[SEITENAUSZUG]
________________________________________
Spanien: Anfang April 2018 verkündet die baskische Terrororganisation Euskadi Ta Askatasuna (ETA), die seit 1960 fast 900 Menschen ermordet und Tausende verletzt hat, dass sie sich ab Juni auflösen wolle. Seit einem Jahr liefert sie Waffen aus ihren Arsenalen an die Behörden aus.

Die Erinnerung an einen geschätzten Kollegen mit herausragenden Verdiensten in der Zeit des Übergangs von der Franco-Diktatur zur Demokratie kehrt wieder. Verbunden mit einer einzigen Meinungsverschiedenheit, die ich aus hierarchischen und politischen Zwängen unterdrücken musste. Daher der Nachschmerz.

Es war wohl Ende 1997 in der Regierungszeit des konservativen Ministerpräsidenten José María Aznar. 1995 hatte die ETA versucht, nicht nur Aznar, sondern auch König Juan Carlos I. mit Sprengstoff umzubringen. Morde und Entführungen, um inhaftierte Terroristen frei zu pressen, verdunkeln jene Jahre, setzen sich bis etwa 2008 fort.

Ich selbst habe in Perú den Terror des „Sendero Luminoso“ („Leuchtender Pfad“) erlebt. Und weiß, dass die Regierung ausländische Organisationen dahinter sah oder zumindest des Verständnisses für die Terroristen verdächtigte.

Zurück nach Spanien, Madrid, Ende 1997, Empfang für schriftlich eingeladene Gäste durch den Deutschen Botschafter, Herrn Dr. Henning Wegener. *1)

Auch mein in Spanien hoch angesehener Kollege Dieter Koniecki ist mit Gattin von Botschafter Dr. Wegener eingeladen und zum Empfang unterwegs. Nicht eingeladen ist allerdings die Vorsitzende von Amnesty-International (AI) in Spanien, Silvia Escobar, die sich dem Ehepaar Koniecki angeschlossen hat. Wohl ermutigt durch ein „entonces vámonos juntos“ der beiden.

Ohne Erwähnung des hier gleich berichteten Vorfalls hatte Dr. Wegener, von 1995 bis 1999 Botschafter in Spanien, viele Jahre später in einem Interview geäußert: „In meiner Zeit waren die Spanier besorgt, dass irgendwelche ETA-Leute von der deutschen Justiz geschützt werden. Da musste man agieren und die Sorgen zerstreuen.“ *2)
________________________________________
[AUSGELESENE ANGABEN]
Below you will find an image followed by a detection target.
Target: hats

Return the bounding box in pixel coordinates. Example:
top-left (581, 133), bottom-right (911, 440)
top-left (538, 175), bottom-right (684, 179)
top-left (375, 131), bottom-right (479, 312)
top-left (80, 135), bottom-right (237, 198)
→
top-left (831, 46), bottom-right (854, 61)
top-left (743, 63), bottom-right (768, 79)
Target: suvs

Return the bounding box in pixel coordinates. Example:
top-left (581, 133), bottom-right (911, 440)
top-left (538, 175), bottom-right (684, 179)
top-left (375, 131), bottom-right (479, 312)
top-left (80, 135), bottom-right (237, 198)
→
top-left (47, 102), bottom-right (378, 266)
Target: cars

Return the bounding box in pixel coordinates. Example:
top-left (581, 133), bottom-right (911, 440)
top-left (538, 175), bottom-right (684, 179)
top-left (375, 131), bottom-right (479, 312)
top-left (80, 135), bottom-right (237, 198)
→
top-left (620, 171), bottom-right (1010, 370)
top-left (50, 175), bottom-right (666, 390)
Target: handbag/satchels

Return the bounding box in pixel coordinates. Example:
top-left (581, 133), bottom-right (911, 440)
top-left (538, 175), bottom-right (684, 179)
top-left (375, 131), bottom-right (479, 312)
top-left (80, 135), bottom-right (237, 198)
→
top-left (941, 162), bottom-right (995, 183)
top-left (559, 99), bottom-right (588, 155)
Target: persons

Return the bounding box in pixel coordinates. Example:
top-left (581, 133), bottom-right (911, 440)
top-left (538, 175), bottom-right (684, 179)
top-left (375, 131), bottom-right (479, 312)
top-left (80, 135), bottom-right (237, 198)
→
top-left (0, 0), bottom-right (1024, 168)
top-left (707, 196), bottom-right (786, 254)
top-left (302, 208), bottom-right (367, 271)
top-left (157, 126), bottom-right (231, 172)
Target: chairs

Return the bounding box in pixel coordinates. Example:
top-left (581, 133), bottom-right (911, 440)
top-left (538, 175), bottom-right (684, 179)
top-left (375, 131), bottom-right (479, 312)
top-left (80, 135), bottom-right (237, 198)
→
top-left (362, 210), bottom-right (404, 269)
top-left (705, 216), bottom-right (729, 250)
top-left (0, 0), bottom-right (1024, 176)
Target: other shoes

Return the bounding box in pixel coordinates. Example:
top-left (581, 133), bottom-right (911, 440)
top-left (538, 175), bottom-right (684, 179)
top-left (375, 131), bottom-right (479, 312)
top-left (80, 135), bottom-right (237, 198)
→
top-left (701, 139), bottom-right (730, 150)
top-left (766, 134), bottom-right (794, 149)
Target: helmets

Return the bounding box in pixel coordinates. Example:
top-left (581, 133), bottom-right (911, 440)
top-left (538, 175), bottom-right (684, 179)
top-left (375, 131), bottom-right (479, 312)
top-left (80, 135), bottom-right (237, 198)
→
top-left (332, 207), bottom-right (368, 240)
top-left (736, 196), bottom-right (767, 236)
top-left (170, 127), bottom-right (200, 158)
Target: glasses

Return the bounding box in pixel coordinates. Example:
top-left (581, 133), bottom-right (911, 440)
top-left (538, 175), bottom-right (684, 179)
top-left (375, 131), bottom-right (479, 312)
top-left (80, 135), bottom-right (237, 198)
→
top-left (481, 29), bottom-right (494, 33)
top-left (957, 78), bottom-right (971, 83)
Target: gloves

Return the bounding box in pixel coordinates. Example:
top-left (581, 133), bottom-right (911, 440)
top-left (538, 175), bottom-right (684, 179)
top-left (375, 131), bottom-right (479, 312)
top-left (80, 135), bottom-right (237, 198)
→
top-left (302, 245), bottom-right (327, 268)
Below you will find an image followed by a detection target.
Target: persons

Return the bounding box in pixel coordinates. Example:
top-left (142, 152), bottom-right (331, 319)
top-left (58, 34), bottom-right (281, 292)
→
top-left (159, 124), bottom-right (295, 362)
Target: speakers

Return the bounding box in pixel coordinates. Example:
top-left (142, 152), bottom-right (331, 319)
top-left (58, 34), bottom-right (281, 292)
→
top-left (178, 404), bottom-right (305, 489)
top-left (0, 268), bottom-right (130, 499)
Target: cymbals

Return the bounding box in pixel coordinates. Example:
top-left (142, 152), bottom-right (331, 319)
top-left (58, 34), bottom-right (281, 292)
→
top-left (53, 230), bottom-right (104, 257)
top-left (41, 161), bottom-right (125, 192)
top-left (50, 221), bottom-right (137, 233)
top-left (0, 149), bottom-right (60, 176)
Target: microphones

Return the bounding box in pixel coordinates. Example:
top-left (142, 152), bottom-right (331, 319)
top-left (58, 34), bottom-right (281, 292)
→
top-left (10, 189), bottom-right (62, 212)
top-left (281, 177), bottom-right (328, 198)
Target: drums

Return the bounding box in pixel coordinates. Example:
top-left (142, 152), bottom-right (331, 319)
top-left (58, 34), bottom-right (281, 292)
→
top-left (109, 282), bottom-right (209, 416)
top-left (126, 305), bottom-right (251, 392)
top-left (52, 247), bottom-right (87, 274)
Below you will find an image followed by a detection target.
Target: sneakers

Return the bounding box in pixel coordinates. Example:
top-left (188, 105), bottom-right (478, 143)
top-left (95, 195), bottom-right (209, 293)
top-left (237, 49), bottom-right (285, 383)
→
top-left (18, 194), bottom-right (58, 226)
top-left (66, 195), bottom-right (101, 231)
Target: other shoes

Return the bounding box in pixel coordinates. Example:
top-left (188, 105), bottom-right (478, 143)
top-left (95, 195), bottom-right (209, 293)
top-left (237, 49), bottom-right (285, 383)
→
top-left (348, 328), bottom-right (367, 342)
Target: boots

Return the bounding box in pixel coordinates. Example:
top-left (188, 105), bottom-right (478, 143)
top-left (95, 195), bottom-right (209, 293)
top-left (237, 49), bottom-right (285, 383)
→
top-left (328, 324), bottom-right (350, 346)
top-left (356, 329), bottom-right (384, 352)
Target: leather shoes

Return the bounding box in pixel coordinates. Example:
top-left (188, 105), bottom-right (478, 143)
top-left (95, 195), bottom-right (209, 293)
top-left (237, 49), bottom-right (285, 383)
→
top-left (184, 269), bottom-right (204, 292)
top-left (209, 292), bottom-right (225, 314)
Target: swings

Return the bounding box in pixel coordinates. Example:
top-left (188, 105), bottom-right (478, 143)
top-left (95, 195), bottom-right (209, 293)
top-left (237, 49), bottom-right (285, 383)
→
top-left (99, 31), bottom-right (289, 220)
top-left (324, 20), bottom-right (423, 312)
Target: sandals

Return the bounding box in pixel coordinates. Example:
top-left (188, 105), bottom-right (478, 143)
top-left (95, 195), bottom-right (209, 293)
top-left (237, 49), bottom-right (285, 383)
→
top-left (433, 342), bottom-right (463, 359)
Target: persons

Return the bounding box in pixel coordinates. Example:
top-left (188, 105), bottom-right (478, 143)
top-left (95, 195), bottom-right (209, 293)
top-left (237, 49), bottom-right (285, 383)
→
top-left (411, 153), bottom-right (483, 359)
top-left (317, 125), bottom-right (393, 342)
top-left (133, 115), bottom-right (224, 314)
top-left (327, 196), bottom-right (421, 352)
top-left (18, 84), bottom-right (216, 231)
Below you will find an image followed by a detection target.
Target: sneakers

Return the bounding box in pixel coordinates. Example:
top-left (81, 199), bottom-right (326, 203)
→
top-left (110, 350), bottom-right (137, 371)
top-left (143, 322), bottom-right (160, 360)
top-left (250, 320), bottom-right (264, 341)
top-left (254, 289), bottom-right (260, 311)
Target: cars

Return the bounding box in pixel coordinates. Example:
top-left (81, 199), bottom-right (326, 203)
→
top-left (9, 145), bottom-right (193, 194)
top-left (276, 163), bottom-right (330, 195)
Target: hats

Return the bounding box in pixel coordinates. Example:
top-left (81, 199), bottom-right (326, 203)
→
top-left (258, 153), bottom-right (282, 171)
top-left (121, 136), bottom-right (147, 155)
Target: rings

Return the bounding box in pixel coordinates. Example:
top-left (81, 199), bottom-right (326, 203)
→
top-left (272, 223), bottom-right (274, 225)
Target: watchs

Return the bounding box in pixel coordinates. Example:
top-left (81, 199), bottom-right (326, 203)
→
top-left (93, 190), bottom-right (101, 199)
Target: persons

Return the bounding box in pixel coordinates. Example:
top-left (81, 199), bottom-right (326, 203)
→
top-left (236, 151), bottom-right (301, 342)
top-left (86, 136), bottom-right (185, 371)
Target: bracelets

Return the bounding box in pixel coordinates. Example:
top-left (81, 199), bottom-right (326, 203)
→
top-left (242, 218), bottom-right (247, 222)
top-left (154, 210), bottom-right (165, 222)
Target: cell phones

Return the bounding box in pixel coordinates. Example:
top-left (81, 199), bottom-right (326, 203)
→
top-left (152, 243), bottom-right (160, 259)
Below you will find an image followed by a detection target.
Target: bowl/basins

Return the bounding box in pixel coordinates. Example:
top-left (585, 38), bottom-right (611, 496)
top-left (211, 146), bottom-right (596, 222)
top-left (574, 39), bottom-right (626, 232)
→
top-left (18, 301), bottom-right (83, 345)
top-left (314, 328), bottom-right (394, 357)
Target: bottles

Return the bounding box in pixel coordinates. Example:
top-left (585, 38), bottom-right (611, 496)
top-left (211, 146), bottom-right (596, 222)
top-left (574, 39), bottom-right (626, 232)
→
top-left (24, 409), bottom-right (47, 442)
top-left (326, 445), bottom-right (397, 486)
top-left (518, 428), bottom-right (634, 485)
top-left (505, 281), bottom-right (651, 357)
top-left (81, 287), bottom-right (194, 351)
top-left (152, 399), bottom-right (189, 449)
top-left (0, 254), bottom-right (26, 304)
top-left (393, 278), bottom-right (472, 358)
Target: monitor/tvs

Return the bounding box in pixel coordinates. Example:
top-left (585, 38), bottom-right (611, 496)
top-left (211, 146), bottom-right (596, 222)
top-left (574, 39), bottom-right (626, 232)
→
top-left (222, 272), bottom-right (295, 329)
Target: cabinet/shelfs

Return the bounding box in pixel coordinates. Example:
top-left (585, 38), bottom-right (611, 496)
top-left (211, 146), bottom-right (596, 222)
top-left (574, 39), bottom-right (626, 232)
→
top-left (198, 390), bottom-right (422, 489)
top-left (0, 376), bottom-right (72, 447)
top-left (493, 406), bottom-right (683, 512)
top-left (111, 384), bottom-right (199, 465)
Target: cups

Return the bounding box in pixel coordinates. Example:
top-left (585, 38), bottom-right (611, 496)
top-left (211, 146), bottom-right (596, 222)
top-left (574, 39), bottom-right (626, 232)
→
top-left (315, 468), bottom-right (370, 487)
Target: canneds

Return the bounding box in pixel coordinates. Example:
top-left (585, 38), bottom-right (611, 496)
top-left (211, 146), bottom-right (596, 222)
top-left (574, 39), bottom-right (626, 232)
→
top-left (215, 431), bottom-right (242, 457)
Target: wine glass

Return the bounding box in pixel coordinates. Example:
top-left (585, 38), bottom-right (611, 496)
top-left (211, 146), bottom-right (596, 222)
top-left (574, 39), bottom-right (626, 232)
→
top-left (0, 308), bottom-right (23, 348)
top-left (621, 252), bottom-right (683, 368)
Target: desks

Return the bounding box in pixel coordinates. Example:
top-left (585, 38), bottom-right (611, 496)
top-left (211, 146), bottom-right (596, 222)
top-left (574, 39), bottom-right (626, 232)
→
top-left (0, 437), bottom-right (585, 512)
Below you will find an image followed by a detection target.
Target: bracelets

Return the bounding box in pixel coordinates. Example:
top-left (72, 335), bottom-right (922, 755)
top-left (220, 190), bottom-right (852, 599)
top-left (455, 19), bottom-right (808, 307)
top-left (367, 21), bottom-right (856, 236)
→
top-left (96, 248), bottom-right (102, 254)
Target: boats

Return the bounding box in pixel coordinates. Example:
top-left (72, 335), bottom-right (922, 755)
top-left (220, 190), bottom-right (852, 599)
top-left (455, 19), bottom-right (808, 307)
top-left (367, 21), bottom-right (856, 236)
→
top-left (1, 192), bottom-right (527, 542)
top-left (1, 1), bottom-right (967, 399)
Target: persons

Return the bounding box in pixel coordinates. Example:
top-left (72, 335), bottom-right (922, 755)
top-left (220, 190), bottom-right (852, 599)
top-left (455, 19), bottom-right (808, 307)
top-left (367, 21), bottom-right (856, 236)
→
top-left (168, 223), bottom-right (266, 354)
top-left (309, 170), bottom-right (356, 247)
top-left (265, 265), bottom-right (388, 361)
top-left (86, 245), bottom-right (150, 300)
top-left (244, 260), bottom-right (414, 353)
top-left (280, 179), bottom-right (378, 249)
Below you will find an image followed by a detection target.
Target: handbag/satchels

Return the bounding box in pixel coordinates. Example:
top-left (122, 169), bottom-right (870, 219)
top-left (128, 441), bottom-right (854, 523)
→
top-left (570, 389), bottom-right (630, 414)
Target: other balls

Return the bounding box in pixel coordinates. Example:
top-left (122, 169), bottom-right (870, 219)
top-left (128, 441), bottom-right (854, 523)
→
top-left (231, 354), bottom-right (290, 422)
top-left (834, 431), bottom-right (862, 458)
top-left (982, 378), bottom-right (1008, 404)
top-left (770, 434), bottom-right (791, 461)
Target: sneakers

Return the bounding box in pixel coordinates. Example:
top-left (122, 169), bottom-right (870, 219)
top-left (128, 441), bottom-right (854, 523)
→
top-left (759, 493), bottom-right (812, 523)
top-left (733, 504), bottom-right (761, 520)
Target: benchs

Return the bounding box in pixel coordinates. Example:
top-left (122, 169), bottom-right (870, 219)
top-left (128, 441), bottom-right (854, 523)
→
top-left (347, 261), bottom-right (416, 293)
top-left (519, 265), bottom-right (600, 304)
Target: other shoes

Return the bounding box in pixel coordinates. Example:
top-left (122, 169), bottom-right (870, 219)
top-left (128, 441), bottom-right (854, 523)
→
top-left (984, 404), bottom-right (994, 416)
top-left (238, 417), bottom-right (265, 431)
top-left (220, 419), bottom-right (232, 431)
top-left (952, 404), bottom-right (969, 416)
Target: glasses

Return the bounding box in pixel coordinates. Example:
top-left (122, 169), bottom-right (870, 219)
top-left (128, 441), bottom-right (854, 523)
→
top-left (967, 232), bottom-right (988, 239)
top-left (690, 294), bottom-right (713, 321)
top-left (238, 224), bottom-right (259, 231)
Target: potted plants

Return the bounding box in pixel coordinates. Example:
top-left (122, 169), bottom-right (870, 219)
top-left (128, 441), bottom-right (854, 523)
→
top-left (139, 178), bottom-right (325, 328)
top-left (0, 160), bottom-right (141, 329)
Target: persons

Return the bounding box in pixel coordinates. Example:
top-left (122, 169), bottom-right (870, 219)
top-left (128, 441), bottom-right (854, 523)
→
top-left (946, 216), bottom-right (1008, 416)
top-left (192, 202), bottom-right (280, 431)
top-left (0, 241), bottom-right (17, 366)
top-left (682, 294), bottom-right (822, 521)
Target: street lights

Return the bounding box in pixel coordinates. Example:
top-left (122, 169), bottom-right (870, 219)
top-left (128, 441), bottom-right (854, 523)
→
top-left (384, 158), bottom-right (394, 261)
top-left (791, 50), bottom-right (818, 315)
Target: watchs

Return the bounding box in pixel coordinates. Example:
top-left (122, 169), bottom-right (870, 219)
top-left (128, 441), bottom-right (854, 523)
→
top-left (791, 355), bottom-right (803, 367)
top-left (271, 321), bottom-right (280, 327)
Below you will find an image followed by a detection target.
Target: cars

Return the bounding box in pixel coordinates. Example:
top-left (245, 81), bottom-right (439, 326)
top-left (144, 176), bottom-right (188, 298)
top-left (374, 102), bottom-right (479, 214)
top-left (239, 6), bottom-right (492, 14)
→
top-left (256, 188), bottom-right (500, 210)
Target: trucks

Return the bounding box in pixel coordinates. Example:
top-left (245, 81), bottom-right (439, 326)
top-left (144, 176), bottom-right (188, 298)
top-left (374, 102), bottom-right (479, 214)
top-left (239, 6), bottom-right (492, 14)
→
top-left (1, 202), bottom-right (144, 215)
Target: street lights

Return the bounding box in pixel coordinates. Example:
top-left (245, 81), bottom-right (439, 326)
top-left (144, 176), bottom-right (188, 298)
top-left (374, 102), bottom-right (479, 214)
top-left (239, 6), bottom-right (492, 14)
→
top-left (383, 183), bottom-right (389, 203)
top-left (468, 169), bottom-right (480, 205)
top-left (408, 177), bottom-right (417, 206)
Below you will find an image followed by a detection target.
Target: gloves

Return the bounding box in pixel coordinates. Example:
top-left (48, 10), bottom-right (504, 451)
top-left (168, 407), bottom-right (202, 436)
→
________________________________________
[ZU ERLEDIGEN]
**a.** Wie lautet im Text über die ETA die Passage von „Die Erinnerung an“ bis „etwa 2008 fort.“? Halten Sie sie wortgetreu schriftlich fest.
**b.** Können Sie den Text über die ETA in zwei Sätzen zusammenfassen?
**c.** Wie geht der Text über die ETA nach seinem letzten Satz weiter? Schreiben Sie die Fortsetzung.
Die Datensätze stammen aus einer anderen Quelle.

[GELÖSTE AUFGABEN]
**a.**
Die Erinnerung an einen geschätzten Kollegen mit herausragenden Verdiensten in der Zeit des Übergangs von der Franco-Diktatur zur Demokratie kehrt wieder. Verbunden mit einer einzigen Meinungsverschiedenheit, die ich aus hierarchischen und politischen Zwängen unterdrücken musste. Daher der Nachschmerz.

Es war wohl Ende 1997 in der Regierungszeit des konservativen Ministerpräsidenten José María Aznar. 1995 hatte die ETA versucht, nicht nur Aznar, sondern auch König Juan Carlos I. mit Sprengstoff umzubringen. Morde und Entführungen, um inhaftierte Terroristen frei zu pressen, verdunkeln jene Jahre, setzen sich bis etwa 2008 fort.

**b.** Anfang April 2018 kündigte die ETA, die seit 1960 fast 900 Menschen ermordet hatte, ihre Auflösung ab Juni an, und im Text wird an einen geschätzten Kollegen und eine aus hierarchischen und politischen Zwängen unterdrückte Meinungsverschiedenheit erinnert. Ende 1997 war Dieter Koniecki mit Gattin zu einem Empfang des Deutschen Botschafters Dr. Henning Wegener in Madrid eingeladen, nicht aber die Vorsitzende von Amnesty International in Spanien, Silvia Escobar, die sich dem Ehepaar angeschlossen hatte.

**c.**
Weshalb die AI-Vorsitzende Silvia Escobar nicht über eine Einladung zum Botschaftsempfang verfügte, mag durchaus erklärbar sein. Der Botschafter lädt schließlich nicht zuletzt Vertreter des spanischen Staates ein, die in jenen Jahren Ziel des ETA-Terrors waren. Und Amnesty-International-España wird bei spanischen Staatsdienern zu Zeiten des ETA-Terrors nicht so gewürdigt worden sein, wie z. B. AI in Deutschland.

So nahm der Ärger seinen Lauf: Am Eingang zum Empfang wurde festgestellt, dass Señora Escobar nicht eingeladen und damit nicht einzulassen war.

Nur wer das vulkanische Temperament meines Kollegen Dieter Koniecki kennt, kann die Szenen erahnen, die sich nun abspielten. Hausherr, Gastgeber, Rang als Botschafter der Bundesrepublik Deutschland — alles dahin in einem Stück aus dem Tollhaus mit dramatischem Abgang aller Drei, Eheleute Koniecki und Frau Silvia Escobar.

Zwar hatte ich Gelegenheit, mit dem Kollegen zu sprechen. Doch dieser Versuch war auf der Stelle beendet, als ich zu einem klärenden Gespräch mit Botschafter Dr. Wegener riet.

Partner in Spanien und Deutschland — Politik, Presse, Parteifreunde — der Vorstand der Friedrich-Ebert-Stiftung, ein Netzwerk von SPD-MdBs waren bereits von Dieter Koniecki informiert worden. Eine nicht angebrachte Großzügigkeit des Kollegen wuchs zum „Skandal“ gegen den Botschafter Dr. Wegener, der in seiner Einladungspolitik nachvollziehbar gehandelt hatte.

Mit demütiger Bitte um Verständnis für meine Sichtweise — insbesondere an den hoch geschätzten Dieter.

Damit ist dieser Nachschmerz aus dem Berufsleben abgearbeitet. Feierabend.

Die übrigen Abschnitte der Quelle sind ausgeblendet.